Why This Matters for the Future of Cancer Care
The findings from Tram et al. (2022) have profound implications for how we monitor and treat young cancer patients:
- Early Detection of Toxicity: The study found these significant body composition changes occurred early in treatment, within weeks or months of diagnosis. This means that CT imaging can provide a more sensitive approach for monitoring treatment-induced toxicity than BMI.
- Personalized Treatment Approaches: Understanding these shifts in muscle and fat allows for more personalized approaches to lymphoma treatment.
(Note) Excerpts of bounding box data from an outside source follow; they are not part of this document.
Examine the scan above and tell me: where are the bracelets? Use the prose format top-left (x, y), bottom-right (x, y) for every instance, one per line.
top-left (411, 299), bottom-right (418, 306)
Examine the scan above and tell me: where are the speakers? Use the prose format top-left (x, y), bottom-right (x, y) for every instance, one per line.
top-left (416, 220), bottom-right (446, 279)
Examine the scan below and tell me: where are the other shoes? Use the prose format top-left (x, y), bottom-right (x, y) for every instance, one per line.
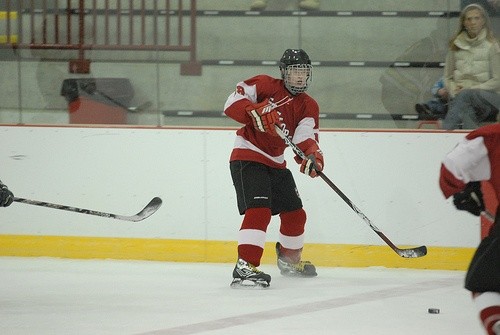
top-left (416, 103), bottom-right (437, 120)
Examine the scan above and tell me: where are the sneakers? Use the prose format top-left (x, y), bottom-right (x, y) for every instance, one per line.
top-left (277, 257), bottom-right (319, 279)
top-left (229, 259), bottom-right (272, 291)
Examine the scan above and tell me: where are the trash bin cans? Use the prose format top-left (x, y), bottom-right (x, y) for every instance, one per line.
top-left (59, 77), bottom-right (135, 124)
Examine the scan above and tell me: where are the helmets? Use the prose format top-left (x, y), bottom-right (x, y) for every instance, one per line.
top-left (280, 48), bottom-right (315, 95)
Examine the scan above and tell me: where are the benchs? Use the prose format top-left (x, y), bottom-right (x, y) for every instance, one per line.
top-left (0, 0), bottom-right (500, 128)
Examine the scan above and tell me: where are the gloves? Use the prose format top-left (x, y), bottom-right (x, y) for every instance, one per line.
top-left (294, 151), bottom-right (325, 178)
top-left (247, 99), bottom-right (284, 138)
top-left (454, 186), bottom-right (486, 217)
top-left (0, 179), bottom-right (15, 208)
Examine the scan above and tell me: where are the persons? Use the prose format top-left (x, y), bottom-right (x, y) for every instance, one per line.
top-left (30, 20), bottom-right (97, 124)
top-left (379, 12), bottom-right (461, 129)
top-left (431, 3), bottom-right (500, 335)
top-left (0, 180), bottom-right (14, 208)
top-left (224, 49), bottom-right (324, 289)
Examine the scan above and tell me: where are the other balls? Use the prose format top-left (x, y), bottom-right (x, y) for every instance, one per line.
top-left (428, 308), bottom-right (440, 314)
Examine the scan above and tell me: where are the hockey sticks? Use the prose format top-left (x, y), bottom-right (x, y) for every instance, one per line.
top-left (274, 124), bottom-right (428, 259)
top-left (95, 86), bottom-right (156, 114)
top-left (12, 197), bottom-right (163, 224)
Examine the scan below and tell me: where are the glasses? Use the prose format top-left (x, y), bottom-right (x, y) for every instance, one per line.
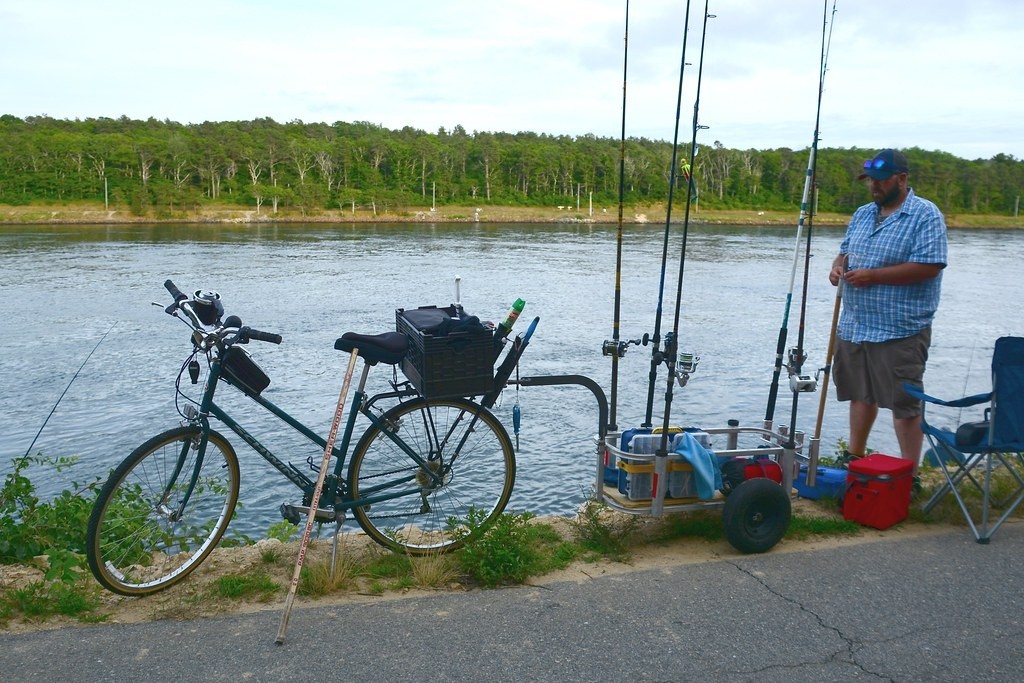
top-left (863, 159), bottom-right (889, 171)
If clinicians know a patient is rapidly losing muscle or gaining unhealthy fat, they could adjust dietary and exercise recommendations, or even chemotherapy dosing regimens, to prevent undesirable changes and enhance clinical outcomes.
- Identifying At-Risk Patients: By identifying patients at risk of developing conditions like obesity or sarcopenia, clinicians might gain insight into the “most ideal, personalized chemotherapy dosing regimens that prevent overtreatment and/or adverse effects of therapy”.
- Filling a Research Gap: This study is significant because body composition in pediatric and AYA oncology, especially in lymphomas, has been understudied. It lays the groundwork for future research to explore the role of body composition in moderating treatment outcomes.
While this study was retrospective and conducted at a single site, the findings strongly advocate for incorporating routine CT imaging for body composition assessment in clinical practice. This approach could truly revolutionize how we support young cancer patients, moving beyond the limitations of simple weight and BMI to understand the complex, dynamic changes happening within their bodies during treatment. It’s about seeing the full picture to provide the best possible care.